[Image and question records]
========================
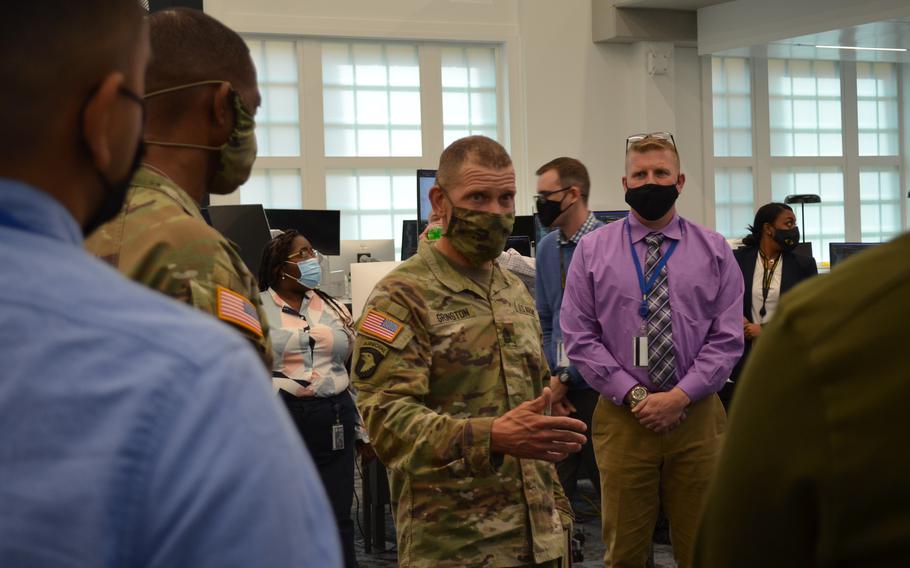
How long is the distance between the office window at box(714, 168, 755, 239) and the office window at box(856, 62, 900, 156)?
224 centimetres

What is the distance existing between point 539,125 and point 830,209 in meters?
5.09

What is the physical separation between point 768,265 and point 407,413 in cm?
463

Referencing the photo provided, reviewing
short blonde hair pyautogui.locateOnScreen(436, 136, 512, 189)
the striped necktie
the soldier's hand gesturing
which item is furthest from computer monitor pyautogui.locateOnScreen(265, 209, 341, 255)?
the soldier's hand gesturing

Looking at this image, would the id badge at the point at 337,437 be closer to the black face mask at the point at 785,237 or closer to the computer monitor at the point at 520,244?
the computer monitor at the point at 520,244

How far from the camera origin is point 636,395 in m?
3.38

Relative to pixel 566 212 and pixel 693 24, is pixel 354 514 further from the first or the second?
pixel 693 24

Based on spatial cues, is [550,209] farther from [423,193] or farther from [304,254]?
[423,193]

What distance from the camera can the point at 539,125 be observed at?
Result: 41.2 feet

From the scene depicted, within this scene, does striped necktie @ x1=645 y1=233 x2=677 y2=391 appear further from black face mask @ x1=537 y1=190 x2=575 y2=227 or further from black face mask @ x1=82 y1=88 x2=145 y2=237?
black face mask @ x1=82 y1=88 x2=145 y2=237

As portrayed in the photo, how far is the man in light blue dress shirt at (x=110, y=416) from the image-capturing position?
25.2 inches

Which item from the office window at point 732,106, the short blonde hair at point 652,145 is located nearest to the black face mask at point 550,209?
the short blonde hair at point 652,145

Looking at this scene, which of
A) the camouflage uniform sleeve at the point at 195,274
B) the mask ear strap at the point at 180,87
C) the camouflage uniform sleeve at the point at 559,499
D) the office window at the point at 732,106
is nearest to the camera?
the camouflage uniform sleeve at the point at 195,274

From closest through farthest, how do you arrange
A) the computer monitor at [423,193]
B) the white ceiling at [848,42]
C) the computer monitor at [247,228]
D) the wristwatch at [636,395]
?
1. the wristwatch at [636,395]
2. the computer monitor at [247,228]
3. the computer monitor at [423,193]
4. the white ceiling at [848,42]

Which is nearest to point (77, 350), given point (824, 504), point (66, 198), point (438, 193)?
point (66, 198)
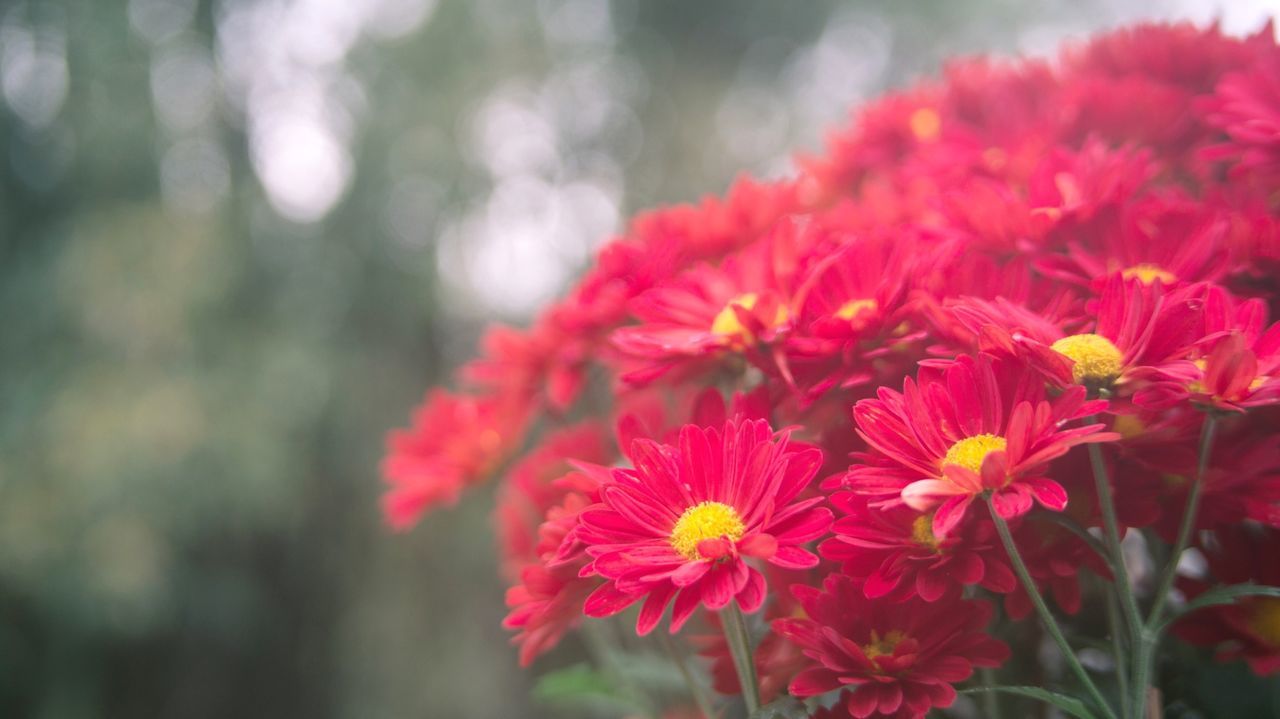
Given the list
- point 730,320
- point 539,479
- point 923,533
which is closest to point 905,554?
point 923,533

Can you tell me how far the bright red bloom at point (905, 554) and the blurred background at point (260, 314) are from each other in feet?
5.08

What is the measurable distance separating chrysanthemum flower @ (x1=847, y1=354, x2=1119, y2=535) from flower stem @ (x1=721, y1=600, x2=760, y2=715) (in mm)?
66

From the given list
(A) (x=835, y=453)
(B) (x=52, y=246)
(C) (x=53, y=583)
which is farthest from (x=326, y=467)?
(A) (x=835, y=453)

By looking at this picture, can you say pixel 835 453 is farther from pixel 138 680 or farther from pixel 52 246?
pixel 138 680

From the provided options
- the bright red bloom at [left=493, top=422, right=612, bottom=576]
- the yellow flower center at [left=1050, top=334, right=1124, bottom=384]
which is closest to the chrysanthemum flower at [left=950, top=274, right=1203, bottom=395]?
the yellow flower center at [left=1050, top=334, right=1124, bottom=384]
========================
WRITTEN TASK
Convert every line of the data above into a numbered list, skipping blank lines. Leave out the picture lines.

THE OUTPUT
1. How long is the distance between the office window at box(714, 168, 755, 239) and the office window at box(856, 62, 900, 156)?
2. 224 centimetres
3. What is the distance existing between point 539,125 and point 830,209 in meters?
4. 5.09
5. What is the physical separation between point 768,265 and point 407,413 in cm?
6. 463
7. Referencing the photo provided, reviewing
8. short blonde hair pyautogui.locateOnScreen(436, 136, 512, 189)
9. the striped necktie
10. the soldier's hand gesturing
11. which item is furthest from computer monitor pyautogui.locateOnScreen(265, 209, 341, 255)?
12. the soldier's hand gesturing
13. Looking at this image, would the id badge at the point at 337,437 be closer to the black face mask at the point at 785,237 or closer to the computer monitor at the point at 520,244?
14. the computer monitor at the point at 520,244
15. How far from the camera origin is point 636,395 in m?
16. 3.38
17. Relative to pixel 566 212 and pixel 693 24, is pixel 354 514 further from the first or the second?
18. pixel 693 24
19. Based on spatial cues, is [550,209] farther from [423,193] or farther from [304,254]?
20. [423,193]
21. What distance from the camera can the point at 539,125 be observed at?
22. Result: 41.2 feet
23. From the scene depicted, within this scene, does striped necktie @ x1=645 y1=233 x2=677 y2=391 appear further from black face mask @ x1=537 y1=190 x2=575 y2=227 or further from black face mask @ x1=82 y1=88 x2=145 y2=237?
24. black face mask @ x1=82 y1=88 x2=145 y2=237
25. As portrayed in the photo, how far is the man in light blue dress shirt at (x=110, y=416) from the image-capturing position?
26. 25.2 inches
27. Which item from the office window at point 732,106, the short blonde hair at point 652,145 is located nearest to the black face mask at point 550,209?
28. the short blonde hair at point 652,145
29. Looking at this scene, which of
30. A) the camouflage uniform sleeve at the point at 195,274
31. B) the mask ear strap at the point at 180,87
32. C) the camouflage uniform sleeve at the point at 559,499
33. D) the office window at the point at 732,106
34. is nearest to the camera?
35. the camouflage uniform sleeve at the point at 195,274
36. From closest through farthest, how do you arrange
37. A) the computer monitor at [423,193]
38. B) the white ceiling at [848,42]
39. C) the computer monitor at [247,228]
40. D) the wristwatch at [636,395]
41. ?
42. 1. the wristwatch at [636,395]
43. 2. the computer monitor at [247,228]
44. 3. the computer monitor at [423,193]
45. 4. the white ceiling at [848,42]
46. Which is nearest to point (77, 350), given point (824, 504), point (66, 198), point (438, 193)?
47. point (66, 198)
48. Given the list
49. - point 730,320
50. - point 539,479
51. - point 923,533
52. which is closest to point 905,554?
53. point 923,533
54. Can you tell me how far the bright red bloom at point (905, 554) and the blurred background at point (260, 314) are from each other in feet?
55. 5.08
56. What is the measurable distance separating chrysanthemum flower @ (x1=847, y1=354, x2=1119, y2=535) from flower stem @ (x1=721, y1=600, x2=760, y2=715) (in mm)?
57. 66
58. From the given list
59. (A) (x=835, y=453)
60. (B) (x=52, y=246)
61. (C) (x=53, y=583)
62. which is farthest from (x=326, y=467)?
63. (A) (x=835, y=453)
64. By looking at this picture, can you say pixel 835 453 is farther from pixel 138 680 or farther from pixel 52 246?
65. pixel 138 680
66. From the provided options
67. - the bright red bloom at [left=493, top=422, right=612, bottom=576]
68. - the yellow flower center at [left=1050, top=334, right=1124, bottom=384]
69. which is closest to the chrysanthemum flower at [left=950, top=274, right=1203, bottom=395]?
70. the yellow flower center at [left=1050, top=334, right=1124, bottom=384]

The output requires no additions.